The Conscription Act that passed Congress on March 3, 1863, is often cited as "the first draft in the North" or words to that effect. Drafting in the North, under this act, began more than a year after the Confederate conscription act, which was approved April 16, 1862. This has been cited as evidence of different abilities or enthusiasm on the two sides in the Civil War. But this ignores the fact that the drive to draft in the North began less than three months after the Confederate conscription act, that in at least five states in the North an extensive draft took place in the fall of 1862, and that all the Northern volunteers in that season signed up under threat of being drafted.
The mistake by non-historians is easy to understand when popular reference books on the war contain misleading or mistaken passages like this one, from "The Civil War Dictionary" [N.Y., 1959, reprint 1988]:
"DRAFT RIOTS - On Aug. '62 the President called on the states for 300,000 militia to serve nine months and ordered the governors to draft from the militia if the quota could not be filled by volunteers. This precipitated riots in Wis., Ind., and threats of riots in Pa. Stanton then postponed the draft."
Or this one, from "Historical Times Illustrated Encyclopedia of the Civil War" :
"DRAFT RIOTS - Draft riots broke out in response to the Union's first national conscription act, passed 3 Mar. 1863. Prior to that law the North had obtained its troops from volunteers and state militia called into Federal service."
The Northern 1862 draft was an attempt to let the states handle their own conscriptions, based on the antiquated militia system. It taught the federal government much about drafting American men into the army, and it was in some ways a dress rehearsal for the large-scale draft of the following year, complete with organized resistance, lucrative bounties, and hired "substitutes" who were the bane of enlistment officers. Most importantly at the time, it was a spur to volunteerism in crucial months when enthusiasm in the North was at an ebb. And for tens of thousands of men who were drafted, and for their families, it was a life-changing event.
* * * * * * * * *
Work item => Continue the passage on the Northern draft of 1862 from its last sentence.

Given data =>
* * * * * * * * *
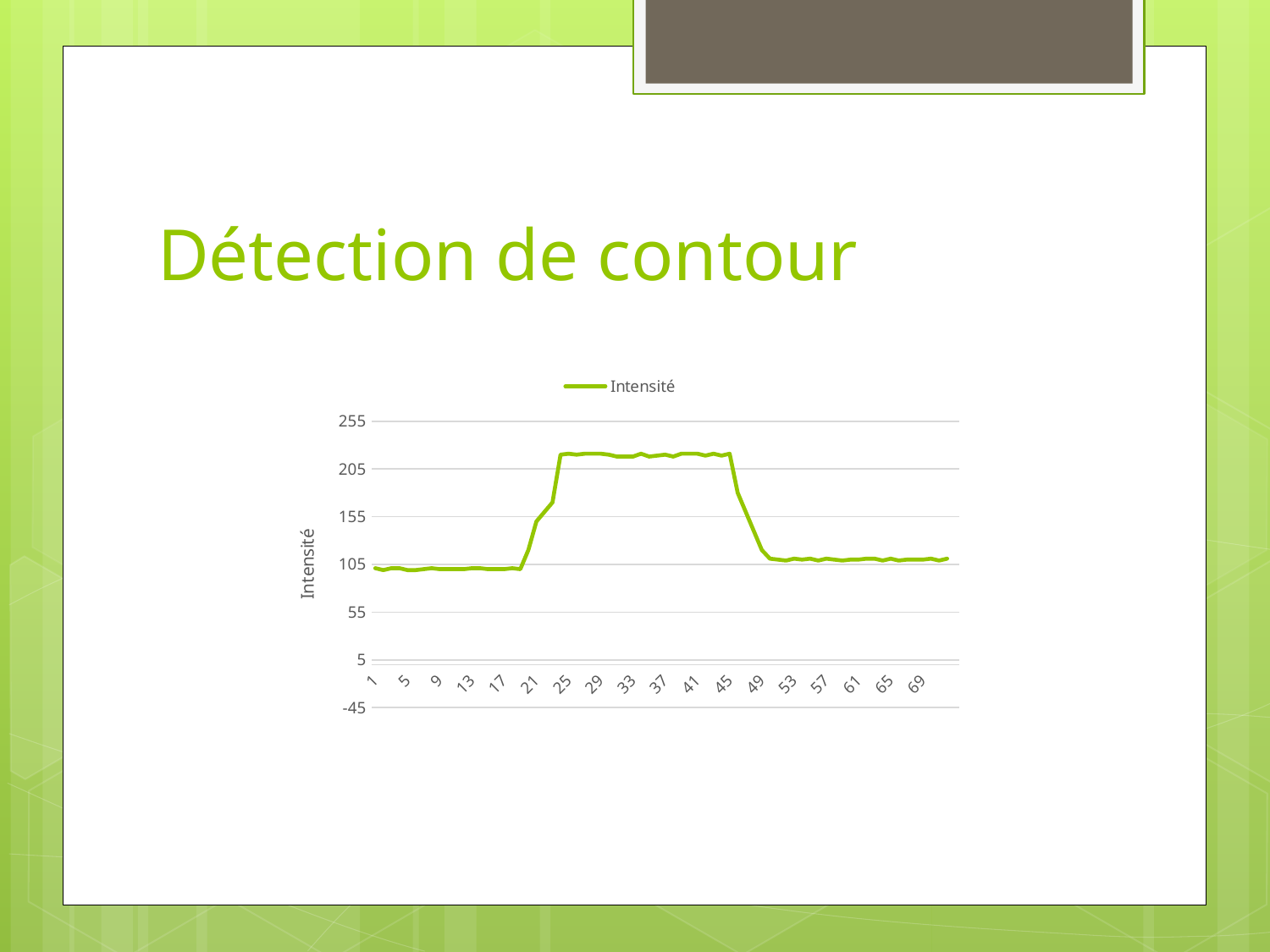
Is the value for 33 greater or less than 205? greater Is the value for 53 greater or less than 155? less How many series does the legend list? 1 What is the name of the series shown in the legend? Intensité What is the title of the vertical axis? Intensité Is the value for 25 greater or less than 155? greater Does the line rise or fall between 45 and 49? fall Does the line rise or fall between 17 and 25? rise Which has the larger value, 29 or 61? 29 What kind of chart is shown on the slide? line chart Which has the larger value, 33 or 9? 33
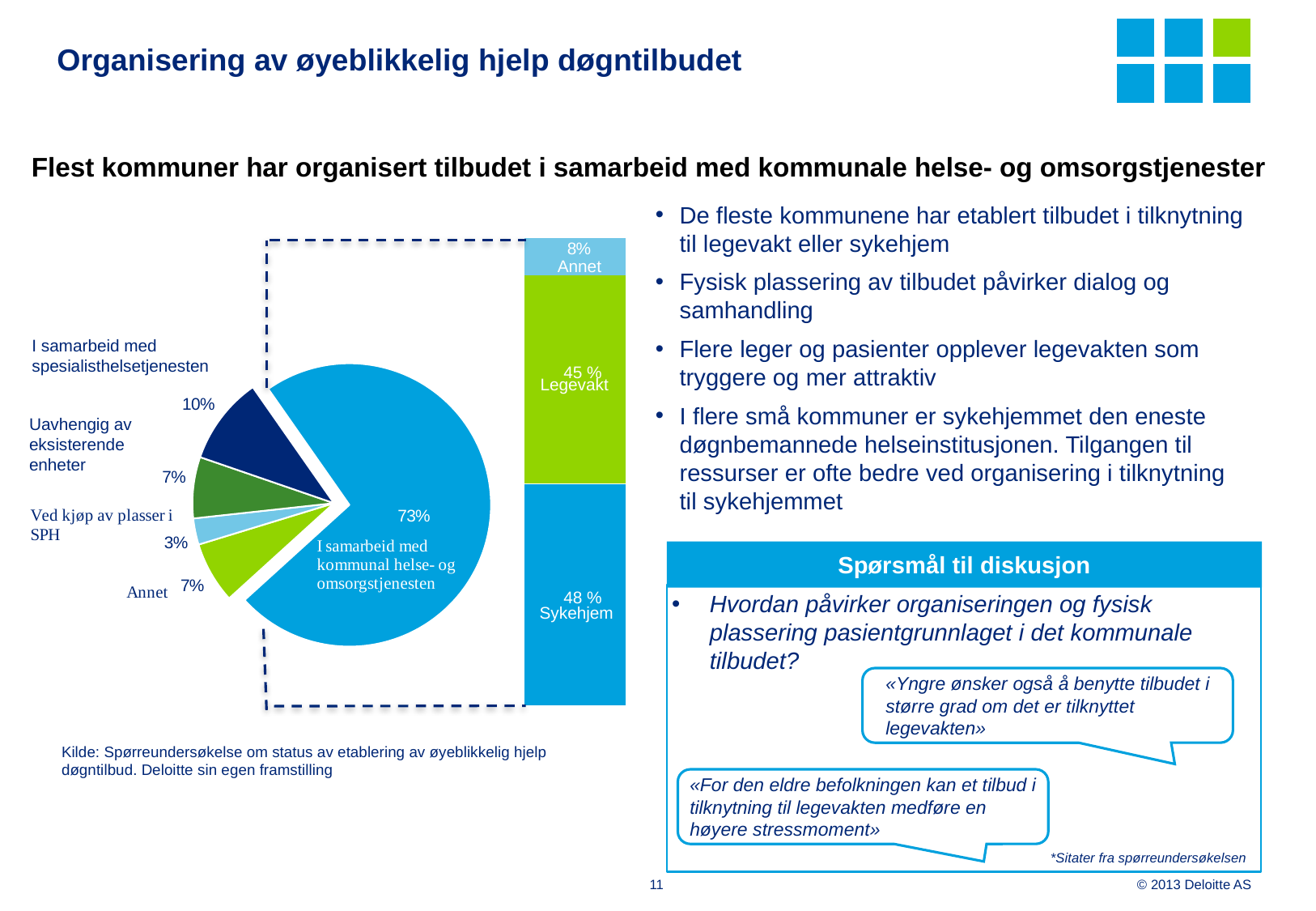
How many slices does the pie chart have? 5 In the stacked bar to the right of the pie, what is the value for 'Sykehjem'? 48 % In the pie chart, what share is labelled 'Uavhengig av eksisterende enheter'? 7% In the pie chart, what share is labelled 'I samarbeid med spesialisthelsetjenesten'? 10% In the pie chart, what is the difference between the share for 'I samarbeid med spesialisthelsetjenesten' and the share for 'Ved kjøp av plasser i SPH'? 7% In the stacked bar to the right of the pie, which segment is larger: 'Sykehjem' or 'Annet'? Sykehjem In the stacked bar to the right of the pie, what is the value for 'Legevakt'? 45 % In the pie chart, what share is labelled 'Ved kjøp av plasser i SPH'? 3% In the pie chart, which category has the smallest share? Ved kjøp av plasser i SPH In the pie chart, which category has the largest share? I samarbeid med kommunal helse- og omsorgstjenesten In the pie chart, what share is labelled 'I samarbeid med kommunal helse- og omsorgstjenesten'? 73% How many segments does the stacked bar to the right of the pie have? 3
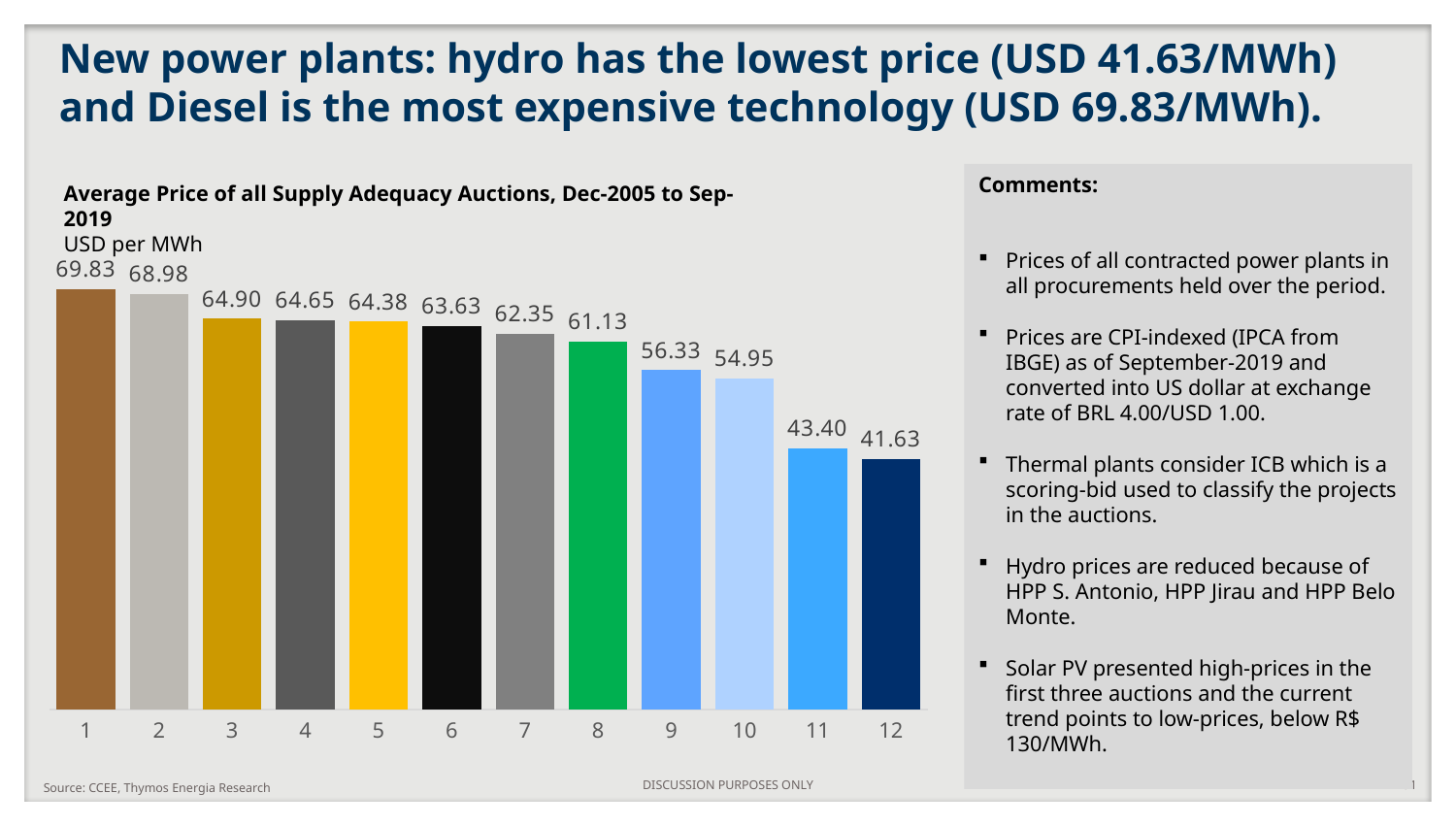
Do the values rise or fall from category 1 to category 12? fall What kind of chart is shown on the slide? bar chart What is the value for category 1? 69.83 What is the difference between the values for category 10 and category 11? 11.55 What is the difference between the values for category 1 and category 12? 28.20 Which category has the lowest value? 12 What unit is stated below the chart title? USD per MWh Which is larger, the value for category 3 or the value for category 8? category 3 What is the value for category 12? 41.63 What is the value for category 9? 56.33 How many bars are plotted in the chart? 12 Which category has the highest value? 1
* * * * * * * * *
Expected output =>
The Northern government entered 1862 with a foolish expectation of impending victory. In December 1861, then-Secretary of War Simon Cameron had instructed the Northern governors not to send any more regiments unless they were called for. His successor, Edwin Stanton, sent out a telegraph on April 3, 1862, ordering the federal recruiting offices closed [General Order 33]. Historians have puzzled over the motive for this, sometimes crediting it to a desire to save money. Others feel it was only intended as a temporary measure, but the communication does not support this reading. It ordered recruiting officers to sell off their furniture and return to their regiments. The troops in the undermanned regiments in the field grumbled and newspapers criticized the confusion.
It seems that Stanton, like many in Lincon's government, thought the war was about to be won, and the North would require only a few more men to finish it. On May 1, Stanton directed the army commanders to requisition troops through the states; and on May 19 he asked the governors to begin raising a few new infantry regiments. On May 27, after some vacilation, he directed that only three-year men would be accepted, but indicated they would probably serve less time than that because the war would be over within a year.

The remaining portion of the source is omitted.